Authentication strength builds on the Authentication Methods policy, where you define which methods are available to users or groups. Once those are set, authentication strength lets you enforce specific method combinations in different access scenarios, such as:
Accessing sensitive resources
Signing in from outside the corporate network
Responding to user risk levels
Granting access to external guests
Real-World Scenarios
Here are a few examples where authentication strengths shine:
Sensitive Data Protection: Require FIDO2 or certificate-based MFA for apps with confidential data.
Geo-Aware Access: Enforce stronger methods like passwordless sign-in when users access resources from outside your organization’s trusted locations.
High-Risk User Protection: For users marked as high-risk, only allow phishing-resistant MFA.
Guest Access: Combine with cross-tenant settings to require stricter methods from guest users.
Built-In Authentication Strengths
Microsoft provides three built-in authentication strengths that you can use right away:
Strength Type
Example Method
MFA strength
Password + Authenticator, SMS, Voice call
Passwordless MFA
Microsoft Authenticator (Phone sign-in), FIDO2
Phishing-resistant MFA
FIDO2, WHfB, Certificate-based Auth (multi)
Each of these contains pre-approved combinations of methods that are aligned with best practices for modern authentication. Want more control? You can also create custom strengths to allow specific combinations that align with your organization’s unique security requirements.
Important Limitations to Know
A few things to keep in mind:
Authentication strength applies after initial sign-in – users may initially log in with a password, but they won’t get access until they meet the required strength.
Don’t combine "Require MFA" and "Require Authentication Strength" in the same policy – they conflict.
Email OTP isn’t supported in authentication strength.
Platform-specific quirks – e.g., Windows Hello for Business must be used from the start of the session to meet the policy.
Best Practices
To effectively use authentication strengths:
Scope your Authentication Methods Policy first to define available methods per group/user.

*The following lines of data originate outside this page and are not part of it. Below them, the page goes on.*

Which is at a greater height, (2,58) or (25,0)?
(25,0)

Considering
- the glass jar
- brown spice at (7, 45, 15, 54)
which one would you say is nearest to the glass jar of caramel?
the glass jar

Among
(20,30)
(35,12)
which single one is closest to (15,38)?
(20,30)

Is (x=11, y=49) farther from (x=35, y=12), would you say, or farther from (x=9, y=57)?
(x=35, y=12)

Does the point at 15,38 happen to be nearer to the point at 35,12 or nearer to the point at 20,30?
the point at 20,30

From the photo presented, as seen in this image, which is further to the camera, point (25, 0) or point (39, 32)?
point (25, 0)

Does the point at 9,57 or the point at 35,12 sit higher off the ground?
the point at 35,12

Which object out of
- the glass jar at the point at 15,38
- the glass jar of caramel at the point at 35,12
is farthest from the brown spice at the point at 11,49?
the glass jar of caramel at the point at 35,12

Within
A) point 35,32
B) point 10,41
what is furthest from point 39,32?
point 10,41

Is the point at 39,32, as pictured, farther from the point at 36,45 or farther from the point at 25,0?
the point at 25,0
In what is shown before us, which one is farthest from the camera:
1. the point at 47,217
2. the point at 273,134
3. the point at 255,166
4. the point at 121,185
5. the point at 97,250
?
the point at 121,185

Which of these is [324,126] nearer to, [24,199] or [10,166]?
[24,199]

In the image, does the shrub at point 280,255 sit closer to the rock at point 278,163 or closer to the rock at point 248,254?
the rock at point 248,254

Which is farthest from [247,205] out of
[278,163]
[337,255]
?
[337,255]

Use built-in strengths for quick wins.
Create custom strengths when unique combinations are needed.
Combine authentication strength with sign-in frequency and authentication context for maximum control.
Educate your users on available sign-in options and required methods for sensitive apps.
Quick Example: Contoso Case Study
Imagine Contoso allows its users to sign in with Microsoft Authenticator using either push notifications or passwordless mode. Most apps are accessible with push + password, but for its HR system, they enforce passwordless only. How?
They….
Set “Any” mode for Microsoft Authenticator in the Authentication Methods policy.
Use a Conditional Access policy with Passwordless MFA Strength for the HR system.
The result? Flexible yet secure access across the organization.
Final Thoughts
Authentication Strength in Conditional Access is a game-changer. It brings granular control to your identity strategy, letting you balance security and user experience based on context, sensitivity, and risk.